◆ TEXT EXCERPT ◆

########################################

Deleting 173000 records takes forever, blocks async queries for unrelated records
Hello,
in a Facebook game running on
PostgreSQL 8.4.13 and having so many players:
# select count(*) from pref_users;
count
--------
223964
I am trying to get rid of inactive users,
who just visited the canvas page, but
never played (I'm sure, Facebook has
a clever-sounding name for them):
# select count(*) from pref_users
where id not in (select distinct id from pref_money);
count
--------
173936
(1 row)
So I call:
# delete from pref_users
where id not in (select distinct id from pref_money);
but that query lasts forever and
what's more troubling me - it blocks
the async queries of my game daemon
(the Perl function pg_ready starts returning
false all the time and my game accumulates
thousands of yet-to-be-executed SQL queries).
The good news is, that my quad server
doesn't hang - I just see 1 postmaster
process at 90-100% CPU but total load is 20%.
Also my game daemon in Perl recovers
and executes the thousands of queued
up async queries, when I interrupt the
above DELETE query with CTRL-C at
the pgsql prompt - i.e. my game is not buggy.
My question is how handle this?
Why does deleting takes so long,
is it because of CASCADES?
And why does it make the pg_ready
calls of my game daemon return false?
The users I'm deleting aren't active,
they shouldn't "intersect" with the
async queries of my game daemon.
Below are the both SQL tables involved,
thank you for any insights.
Regards
Alex
# \d pref_money
Table "public.pref_money"
Column | Type | Modifiers
--------+-----------------------+-----------------------------------------
id | character varying(32) |
money | integer | not null
yw | character(7) | default to_char(now(), 'IYYY-IW'::text)
Indexes:
"pref_money_money_index" btree (money DESC)
"pref_money_yw_index" btree (yw)
Foreign-key constraints:
"pref_money_id_fkey" FOREIGN KEY (id) REFERENCES pref_users(id) ON
DELETE CASCADE
# \d pref_users
Table "public.pref_users"
Column | Type | Modifiers
------------+-----------------------------+--------------------
id | character varying(32) | not null
first_name | character varying(64) |
last_name | character varying(64) |
female | boolean |
avatar | character varying(128) |
city | character varying(64) |
login | timestamp without time zone | default now()
last_ip | inet |
logout | timestamp without time zone |
vip | timestamp without time zone |
mail | character varying(254) |
medals | integer | not null default 0
Indexes:
"pref_users_pkey" PRIMARY KEY, btree (id)
Referenced by:
TABLE "pref_cards" CONSTRAINT "pref_cards_id_fkey" FOREIGN KEY
(id) REFERENCES pref_users(id) ON DELETE CASCADE
TABLE "pref_catch" CONSTRAINT "pref_catch_id_fkey" FOREIGN KEY
(id) REFERENCES pref_users(id) ON DELETE CASCADE
TABLE "pref_chat" CONSTRAINT "pref_chat_id_fkey" FOREIGN KEY (id)

########################################

◆ DATA SHOWN ◆
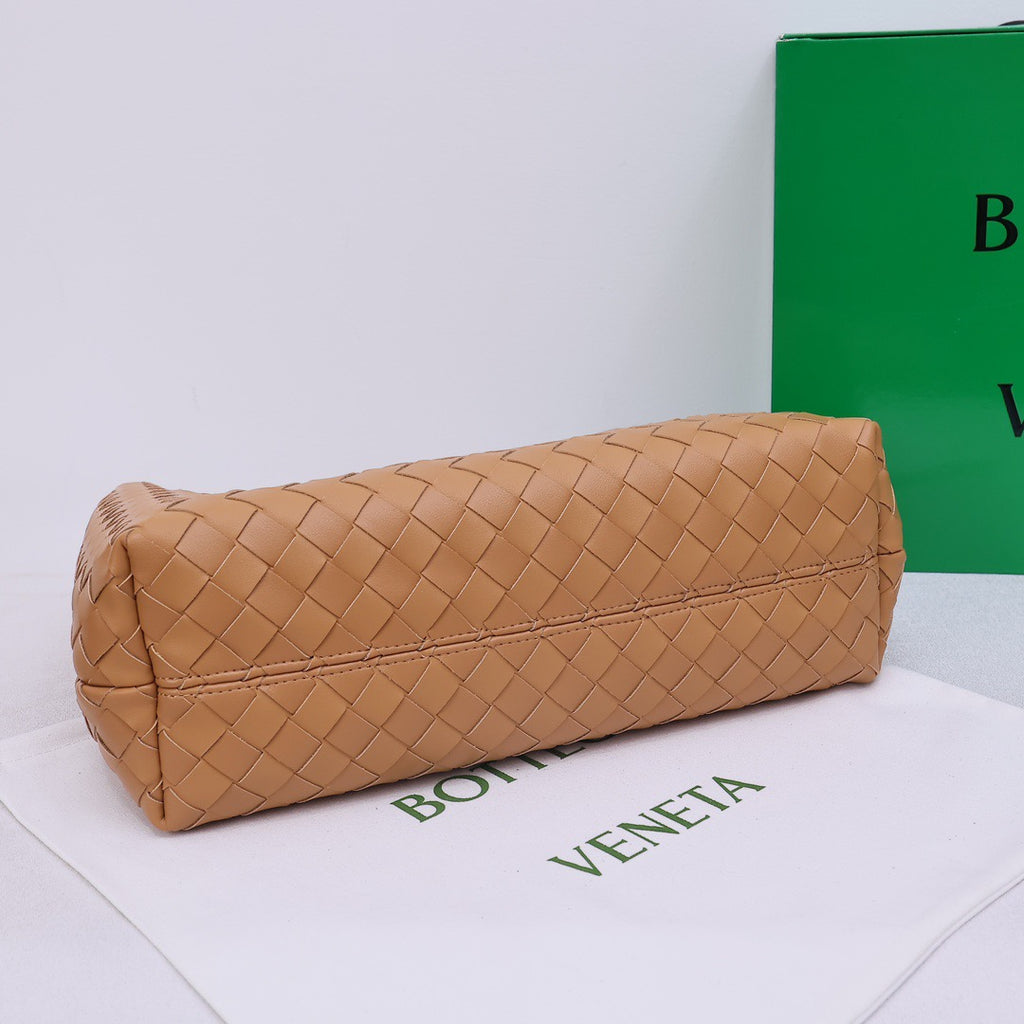 B1X66A35 Popular high-quality leather bag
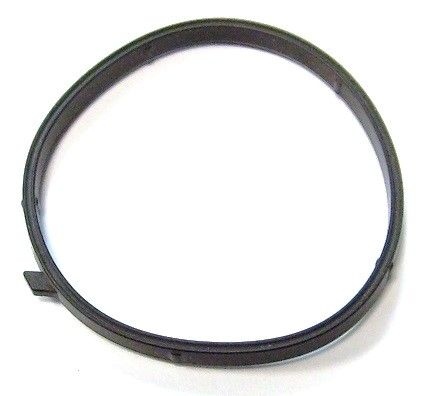 ELRING Gaskets 690.710 Gasket, thermostat OPEL,CHEVROLET,CADILLAC,Corsa D Schrägheck (S07),Astra J Sports Tourer (P10),ASTRA J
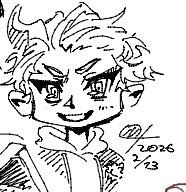 𝟘𝟘 tweet media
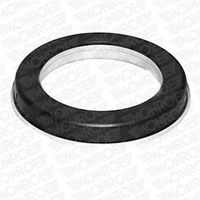 MONROE Wentellager, schokbreker veerpootlager 8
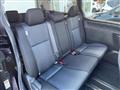2014 Toyota Voxy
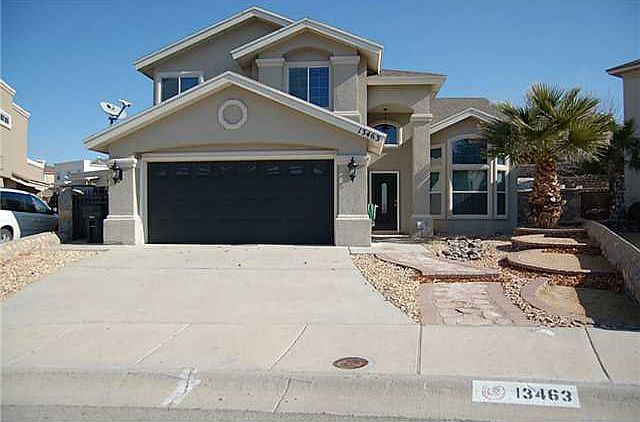 1st image of 13463 Emerald Cove Way
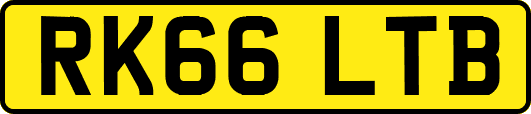 RK66LTB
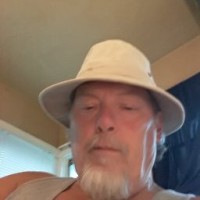 Ronald Lomax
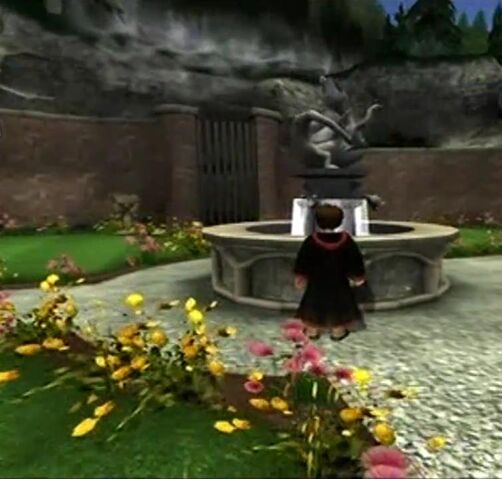 File:Hagrid's garden.jpg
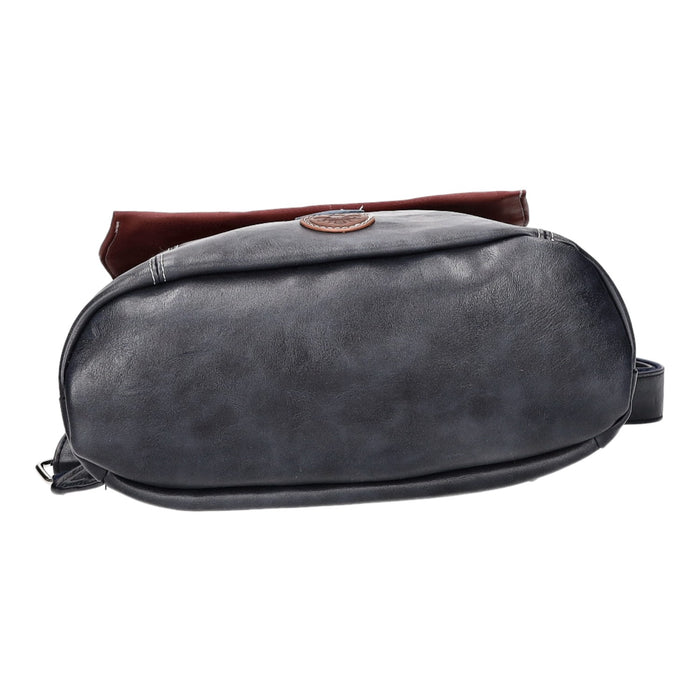 Rieker Rucksack - SchuhEggers.de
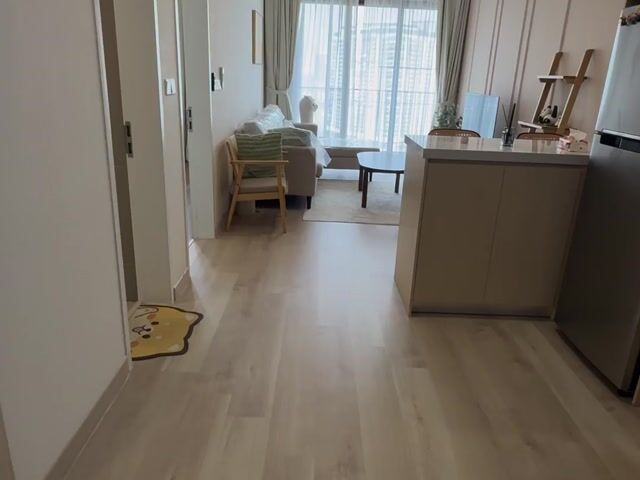 Video Image 1
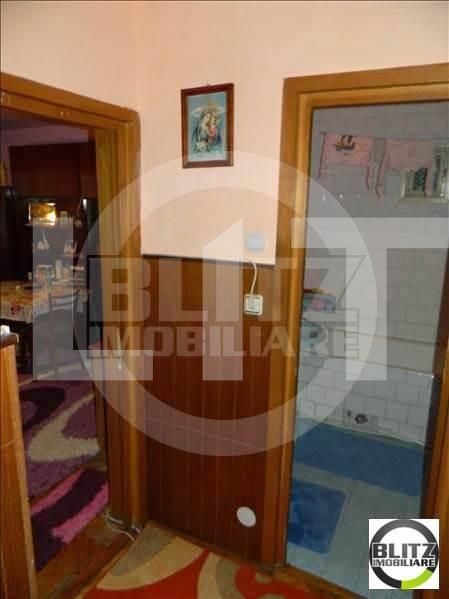 Apartament de vânzare 2 camere Marasti - 2728AV | BLITZ Cluj-Napoca | Poza8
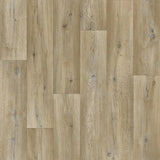 Lifestyle Silvertex - Modern Oak Vinyl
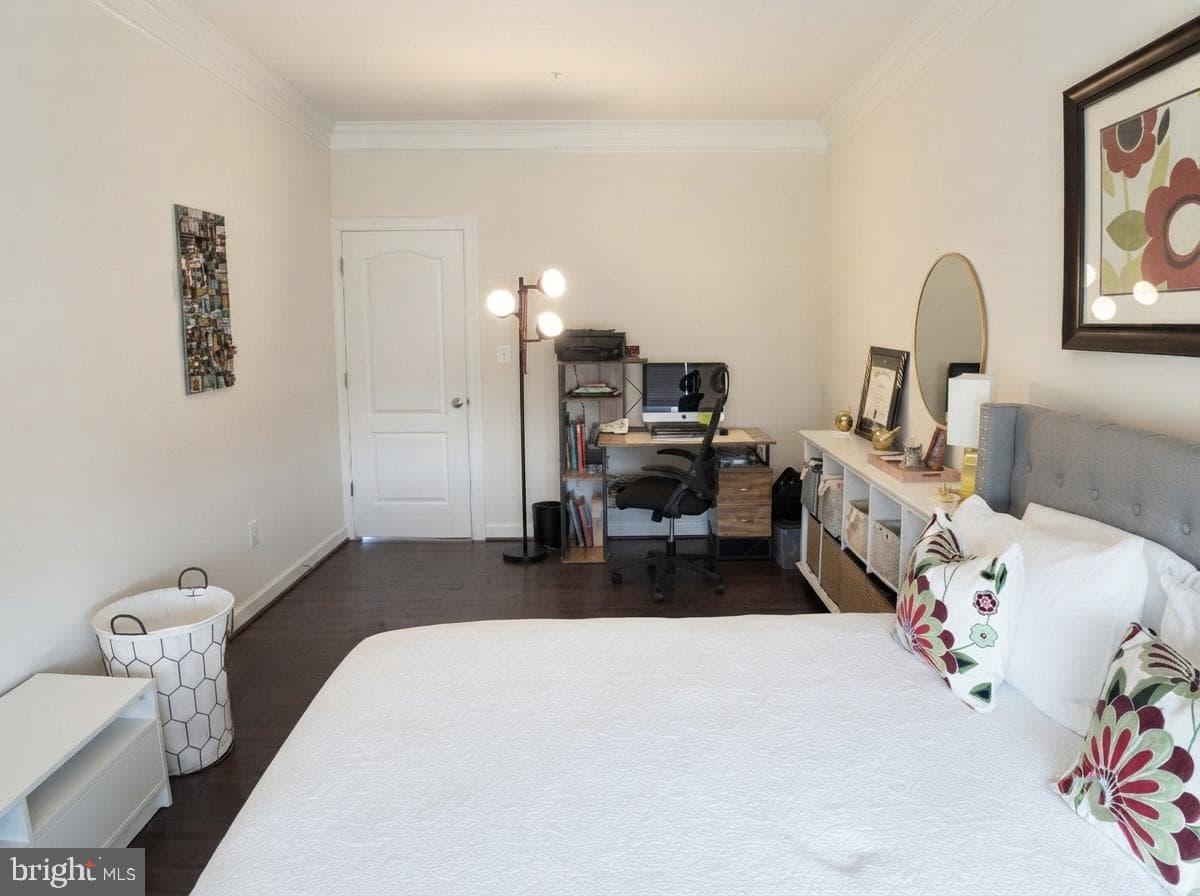 1308 Moscato Way photo 22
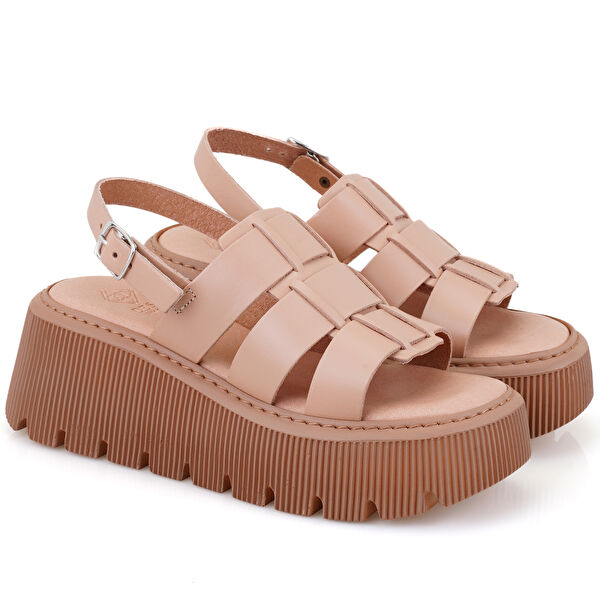 Desa Kadın Sandalet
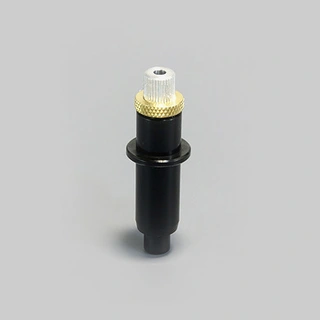 Mimaki SPA-0001 Swivel Holder
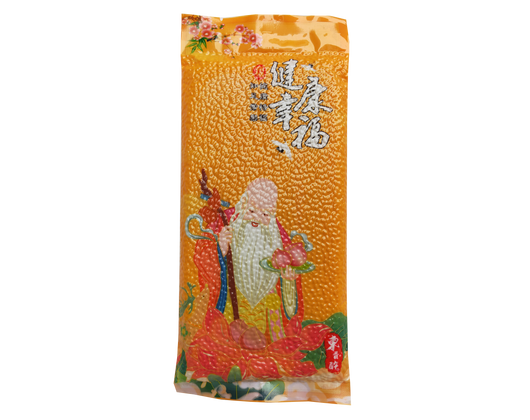 東香醉-賀詞裝米(健康幸福) (0.3 kg / 包)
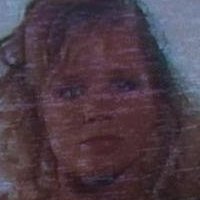 Jackie Swanson Desnuda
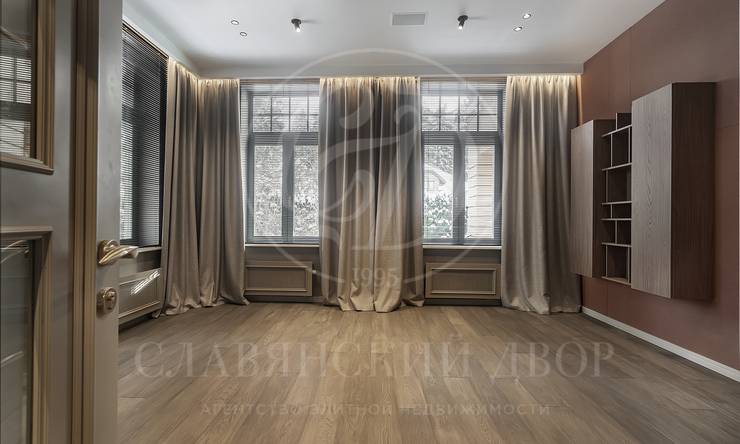 Лот-12311-454019 аренда дома 1-е Успенское шоссе Николино (Новое Николино)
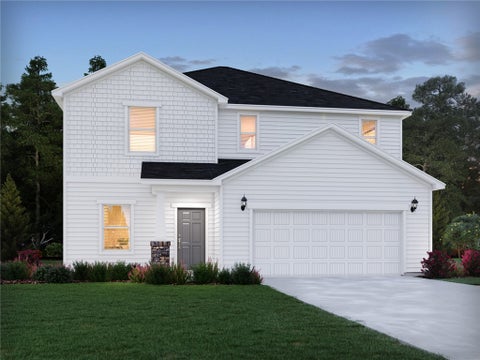Photo of 134 Blooming Meadow Road, Piedmont, SC 29673 (MLS # 20305910)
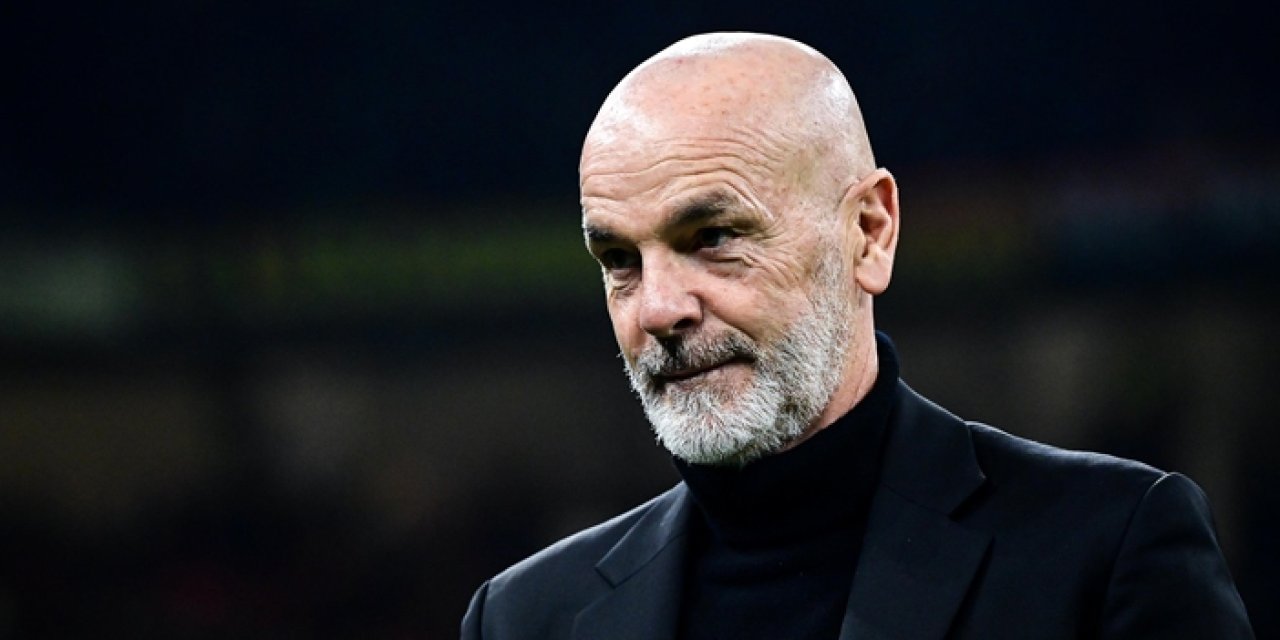 Fiorentina'da Pioli dönemi başladı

########################################

◆ PROBLEMS TO SOLVE ◆
1. Reproduce the PostgreSQL post about deleting inactive users, starting at "The good news" and ending at "because of CASCADES?".
2. Carry on the PostgreSQL post about deleting inactive users from the point where it stops.

◆ YOUR RESPONSES ◆
1.
The good news is, that my quad server
doesn't hang - I just see 1 postmaster
process at 90-100% CPU but total load is 20%.
Also my game daemon in Perl recovers
and executes the thousands of queued
up async queries, when I interrupt the
above DELETE query with CTRL-C at
the pgsql prompt - i.e. my game is not buggy.
My question is how handle this?
Why does deleting takes so long,
is it because of CASCADES?

2.
REFERENCES pref_users(id) ON DELETE CASCADE
TABLE "pref_discuss" CONSTRAINT "pref_discuss_id_fkey" FOREIGN KEY
(id) REFERENCES pref_users(id) ON DELETE CASCADE
TABLE "pref_game" CONSTRAINT "pref_game_id_fkey" FOREIGN KEY (id)
REFERENCES pref_users(id) ON DELETE CASCADE
TABLE "pref_luck" CONSTRAINT "pref_luck_id_fkey" FOREIGN KEY (id)
REFERENCES pref_users(id) ON DELETE CASCADE
TABLE "pref_match" CONSTRAINT "pref_match_id_fkey" FOREIGN KEY
(id) REFERENCES pref_users(id) ON DELETE CASCADE
TABLE "pref_misere" CONSTRAINT "pref_misere_id_fkey" FOREIGN KEY
(id) REFERENCES pref_users(id) ON DELETE CASCADE
TABLE "pref_money" CONSTRAINT "pref_money_id_fkey" FOREIGN KEY
(id) REFERENCES pref_users(id) ON DELETE CASCADE
TABLE "pref_pass" CONSTRAINT "pref_pass_id_fkey" FOREIGN KEY (id)
REFERENCES pref_users(id) ON DELETE CASCADE
TABLE "pref_payment" CONSTRAINT "pref_payment_id_fkey" FOREIGN KEY
(id) REFERENCES pref_users(id) ON DELETE CASCADE
TABLE "pref_rep" CONSTRAINT "pref_rep_author_fkey" FOREIGN KEY
(author) REFERENCES pref_users(id) ON DELETE CASCADE
TABLE "pref_rep" CONSTRAINT "pref_rep_id_fkey" FOREIGN KEY (id)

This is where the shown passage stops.